NCT number NCT03387813
Other study ID # CIP-10170
Secondary ID
Status Completed
Phase N/A
First received
Last updated
Start date March 15, 2018
Est. completion date May 17, 2023

Study information

Verified date August 2022
Source Abbott Medical Devices
Contact n/a
Is FDA regulated No
Health authority
Study type Interventional

Clinical Trial Summary

The GUIDE-HF IDE clinical trial is intended to demonstrate the effectiveness of the CardioMEMS™ HF System in an expanded patient population including heart failure (HF) patients outside of the present indication, but at risk for future HF events or mortality.


Description:

The GUIDE-HF IDE clinical trial is intended to demonstrate the effectiveness of the CardioMEMS™ HF System in an expanded patient population including HF patients outside of the present indication, but at risk for future HF events or mortality.
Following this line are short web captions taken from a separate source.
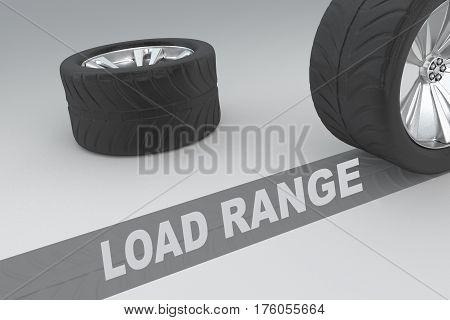 Load Range Safety Concept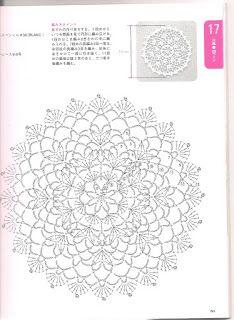Revista Nº 10 - Pastillas a Crochet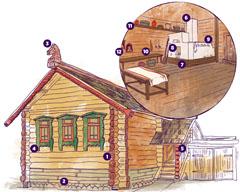 러시아 통나무집 '이즈바'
The trial includes patients with New York Heart Association (NYHA) Class II, III, or IV HF who have an elevated N-terminal pro-Brain Natriuretic Peptide (NT-proBNP) (or an elevated Brain Natriuretic Peptide (BNP)) and/or a prior HF hospitalization (HFH). The GUIDE-HF IDE trial will include approximately 3600 subjects at approximately 140 North American sites and consists of two arms: a Randomized Arm and a Single Arm.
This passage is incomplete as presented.